Reproduce every one of the lines below word for word, leaving out the pictures.

[START STORED DATA]

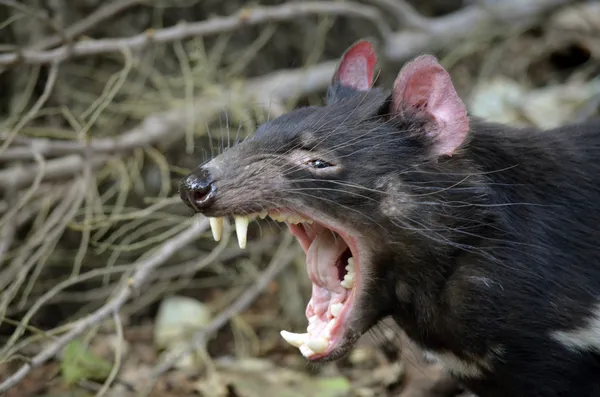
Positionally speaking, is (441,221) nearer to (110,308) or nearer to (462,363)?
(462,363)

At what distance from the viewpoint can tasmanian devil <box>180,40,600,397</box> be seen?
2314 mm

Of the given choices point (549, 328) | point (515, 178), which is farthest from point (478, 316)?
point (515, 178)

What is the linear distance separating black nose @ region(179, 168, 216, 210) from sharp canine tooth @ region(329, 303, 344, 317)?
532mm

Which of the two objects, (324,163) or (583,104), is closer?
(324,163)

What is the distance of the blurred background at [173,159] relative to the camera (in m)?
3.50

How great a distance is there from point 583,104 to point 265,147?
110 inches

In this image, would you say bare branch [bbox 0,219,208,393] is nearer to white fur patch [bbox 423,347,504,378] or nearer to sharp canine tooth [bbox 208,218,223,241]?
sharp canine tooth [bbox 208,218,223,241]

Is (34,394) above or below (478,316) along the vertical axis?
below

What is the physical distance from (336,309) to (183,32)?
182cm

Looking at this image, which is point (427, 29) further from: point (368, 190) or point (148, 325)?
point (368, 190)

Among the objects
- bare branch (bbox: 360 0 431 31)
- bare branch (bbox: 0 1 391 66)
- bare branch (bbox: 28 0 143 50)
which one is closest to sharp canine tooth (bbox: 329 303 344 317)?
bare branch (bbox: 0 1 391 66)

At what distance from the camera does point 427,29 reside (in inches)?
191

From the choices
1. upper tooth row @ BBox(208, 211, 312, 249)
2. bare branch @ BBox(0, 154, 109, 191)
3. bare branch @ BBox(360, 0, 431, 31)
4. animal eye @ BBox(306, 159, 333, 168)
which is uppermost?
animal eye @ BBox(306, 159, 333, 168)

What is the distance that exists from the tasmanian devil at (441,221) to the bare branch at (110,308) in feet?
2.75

[END STORED DATA]

ANSWER BELOW
Positionally speaking, is (441,221) nearer to (110,308) or nearer to (462,363)?
(462,363)

At what distance from the viewpoint can tasmanian devil <box>180,40,600,397</box> be seen?
2314 mm

Of the given choices point (549, 328) | point (515, 178), which is farthest from point (478, 316)?
point (515, 178)

What is the linear distance separating black nose @ region(179, 168, 216, 210) from sharp canine tooth @ region(329, 303, 344, 317)?
532mm

Which of the two objects, (324,163) or (583,104), is closer?
(324,163)

What is the distance of the blurred background at [173,159] relative to the camera (in m)?
3.50

How great a distance is there from point 583,104 to point 265,147?
110 inches

In this image, would you say bare branch [bbox 0,219,208,393] is nearer to white fur patch [bbox 423,347,504,378] or nearer to sharp canine tooth [bbox 208,218,223,241]?
sharp canine tooth [bbox 208,218,223,241]

Is (34,394) above or below (478,316) along the vertical axis?
below

What is the physical distance from (336,309) to (183,32)?
182cm

Looking at this image, which is point (427, 29) further from: point (368, 190) or point (148, 325)?
point (368, 190)

Among the objects
- bare branch (bbox: 360 0 431 31)
- bare branch (bbox: 0 1 391 66)
- bare branch (bbox: 28 0 143 50)
which one is closest to sharp canine tooth (bbox: 329 303 344 317)?
bare branch (bbox: 0 1 391 66)

At what distance from the camera does point 427,29 reside (in inches)?
191

From the choices
1. upper tooth row @ BBox(208, 211, 312, 249)
2. bare branch @ BBox(0, 154, 109, 191)
3. bare branch @ BBox(360, 0, 431, 31)
4. animal eye @ BBox(306, 159, 333, 168)
which is uppermost?
animal eye @ BBox(306, 159, 333, 168)

What is the distance that exists from the tasmanian devil at (441,221) to the bare branch at (110,308) in feet?
2.75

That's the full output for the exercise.